Confession. If you met me in real life, and hadn’t read my blog, i probably wouldn’t tell you about it. I probably would’nt tell you that i am a designer, or that i run a small business. I also wouldn’t tell you that i have degrees in Maths and Finance, and previously had a successful career in Actuarial science.
I would tell you I stay home with my kids and love it, and i would probably stop there.
Recently i’ve been wondering why i do this. You’d be surprised how much time i’ve spent analysing my own actions. And i’ve realised that i’m a little in denial and a little bit trying to make a statement. I don’t want to say that I work outside of looking after my family, because i don’t want to accept that i have a job. Mind blown.
The thing is, i hate expectations and judge-mentality. I hate it when people look down at mothers who stay home with their children, and treat them like they are stupid (it happens to me all the time, and its downright offensive). But I also hate it when people judge mothers who work, as if somehow having to work outside the home could make you love your family less? It’s ridiculous.
So i don’t tell people what i do. I tell them i am home, because i want that choice to be respected. I want to stand in solidarity for anyone who makes that choice. I am yelling in my head “I am an educated intelligent woman who chooses to stay home! I CHOSE! It’s ok! I dare you to judge me!”.

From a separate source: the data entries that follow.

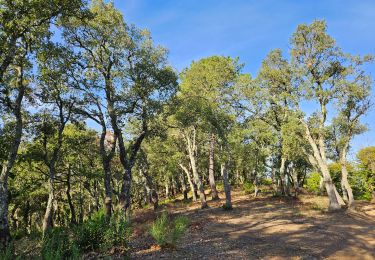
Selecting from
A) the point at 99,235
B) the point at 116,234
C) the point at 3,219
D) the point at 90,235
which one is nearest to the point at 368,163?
the point at 116,234

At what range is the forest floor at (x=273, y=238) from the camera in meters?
12.7

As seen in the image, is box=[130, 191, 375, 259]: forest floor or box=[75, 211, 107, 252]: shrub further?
box=[130, 191, 375, 259]: forest floor

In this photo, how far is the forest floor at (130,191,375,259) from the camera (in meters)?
12.7

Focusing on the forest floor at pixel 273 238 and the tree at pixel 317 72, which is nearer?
the forest floor at pixel 273 238

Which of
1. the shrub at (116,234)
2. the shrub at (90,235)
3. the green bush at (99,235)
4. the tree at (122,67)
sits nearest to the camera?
the shrub at (116,234)

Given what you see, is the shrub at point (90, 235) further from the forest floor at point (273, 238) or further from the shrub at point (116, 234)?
the forest floor at point (273, 238)

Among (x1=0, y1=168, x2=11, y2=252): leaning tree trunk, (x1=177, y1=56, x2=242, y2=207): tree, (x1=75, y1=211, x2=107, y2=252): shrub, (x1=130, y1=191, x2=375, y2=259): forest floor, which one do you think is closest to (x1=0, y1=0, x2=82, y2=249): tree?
(x1=0, y1=168, x2=11, y2=252): leaning tree trunk

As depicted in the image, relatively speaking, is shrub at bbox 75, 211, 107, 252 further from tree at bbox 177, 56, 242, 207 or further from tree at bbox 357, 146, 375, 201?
tree at bbox 357, 146, 375, 201

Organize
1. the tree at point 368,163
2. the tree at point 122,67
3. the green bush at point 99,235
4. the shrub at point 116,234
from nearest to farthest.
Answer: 1. the shrub at point 116,234
2. the green bush at point 99,235
3. the tree at point 122,67
4. the tree at point 368,163

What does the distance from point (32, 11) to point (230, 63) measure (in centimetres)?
2257

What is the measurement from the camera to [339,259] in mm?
12188

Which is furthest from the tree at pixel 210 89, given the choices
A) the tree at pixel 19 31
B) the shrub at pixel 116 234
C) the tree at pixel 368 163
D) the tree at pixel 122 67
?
the tree at pixel 368 163

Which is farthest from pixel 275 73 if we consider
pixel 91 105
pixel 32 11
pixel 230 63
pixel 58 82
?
pixel 32 11

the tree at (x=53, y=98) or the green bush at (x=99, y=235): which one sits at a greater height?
the tree at (x=53, y=98)
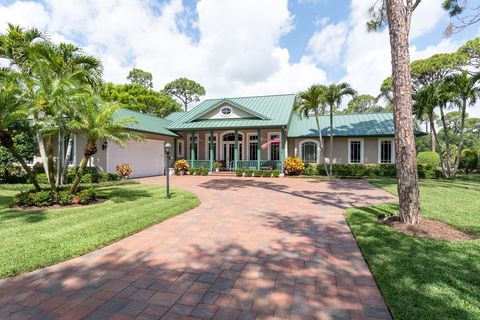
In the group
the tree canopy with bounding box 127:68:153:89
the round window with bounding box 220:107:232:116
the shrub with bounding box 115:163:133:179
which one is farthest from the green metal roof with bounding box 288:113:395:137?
the tree canopy with bounding box 127:68:153:89

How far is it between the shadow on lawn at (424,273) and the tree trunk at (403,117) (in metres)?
0.83

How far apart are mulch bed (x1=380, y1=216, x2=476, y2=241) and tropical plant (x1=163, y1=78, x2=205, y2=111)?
40.9 metres

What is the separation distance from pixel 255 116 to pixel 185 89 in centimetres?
2669

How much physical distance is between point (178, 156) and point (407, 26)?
19.1m

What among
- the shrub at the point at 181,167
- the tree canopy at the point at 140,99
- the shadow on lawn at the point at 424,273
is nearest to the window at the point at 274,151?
the shrub at the point at 181,167

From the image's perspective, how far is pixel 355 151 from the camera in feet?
63.1

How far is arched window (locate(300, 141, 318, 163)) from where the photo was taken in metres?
19.9

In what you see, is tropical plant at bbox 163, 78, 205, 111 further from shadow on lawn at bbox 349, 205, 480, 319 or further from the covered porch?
shadow on lawn at bbox 349, 205, 480, 319

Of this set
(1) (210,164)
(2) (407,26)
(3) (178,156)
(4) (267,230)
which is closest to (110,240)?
(4) (267,230)

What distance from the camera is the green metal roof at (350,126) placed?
61.6 feet

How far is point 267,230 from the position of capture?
5750 millimetres

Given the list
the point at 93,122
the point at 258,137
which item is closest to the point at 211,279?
the point at 93,122

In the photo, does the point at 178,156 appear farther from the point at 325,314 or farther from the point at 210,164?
the point at 325,314

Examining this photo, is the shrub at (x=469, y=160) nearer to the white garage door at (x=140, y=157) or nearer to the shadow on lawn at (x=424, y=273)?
the shadow on lawn at (x=424, y=273)
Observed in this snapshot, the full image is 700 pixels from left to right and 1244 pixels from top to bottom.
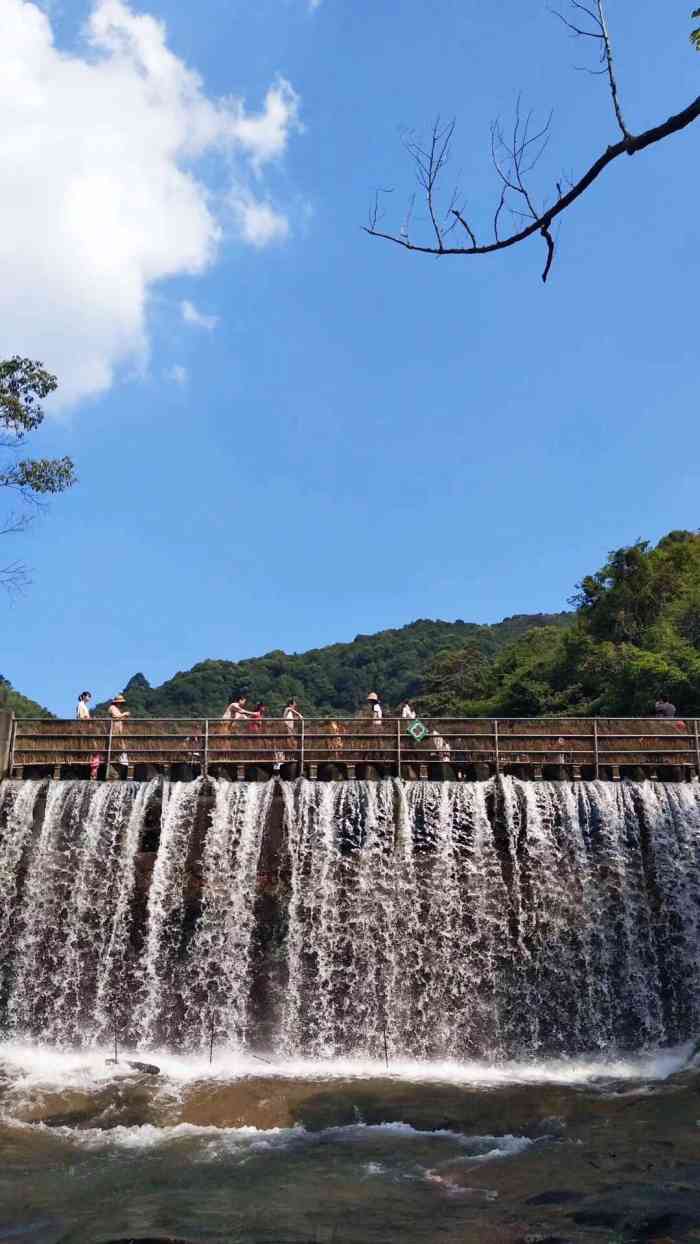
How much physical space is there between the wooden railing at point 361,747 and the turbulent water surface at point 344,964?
3.62 ft

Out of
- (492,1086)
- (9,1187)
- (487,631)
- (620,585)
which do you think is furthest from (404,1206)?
(487,631)

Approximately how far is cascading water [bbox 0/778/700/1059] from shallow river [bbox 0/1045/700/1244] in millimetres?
703

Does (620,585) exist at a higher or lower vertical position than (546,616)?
lower

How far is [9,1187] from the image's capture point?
952cm

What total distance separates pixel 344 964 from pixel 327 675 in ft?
347

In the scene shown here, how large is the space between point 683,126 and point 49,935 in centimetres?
1584

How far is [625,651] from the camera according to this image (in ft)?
121

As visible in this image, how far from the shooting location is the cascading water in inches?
619

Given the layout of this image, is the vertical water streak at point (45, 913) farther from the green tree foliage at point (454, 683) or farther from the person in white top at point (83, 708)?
the green tree foliage at point (454, 683)

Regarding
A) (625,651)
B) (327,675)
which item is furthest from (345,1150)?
(327,675)

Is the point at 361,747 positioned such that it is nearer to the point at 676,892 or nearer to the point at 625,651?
the point at 676,892

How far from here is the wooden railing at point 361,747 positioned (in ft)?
61.8

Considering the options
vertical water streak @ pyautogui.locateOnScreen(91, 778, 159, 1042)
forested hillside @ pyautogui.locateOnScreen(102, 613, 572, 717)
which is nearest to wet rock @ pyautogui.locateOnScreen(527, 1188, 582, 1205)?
vertical water streak @ pyautogui.locateOnScreen(91, 778, 159, 1042)

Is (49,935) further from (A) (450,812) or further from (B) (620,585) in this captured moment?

But isn’t that silly? Because really, I am a woman who is home with family AND works from home. I am blessed to straddle both worlds. Instead of taking a stance on the side i think is most victimised, i should accept who i am and champion both.
So i’m trying really hard to accept what i am. To practice saying “I work from home”.
I am at home with my kids, but i also run a business. And it’s ok to do both.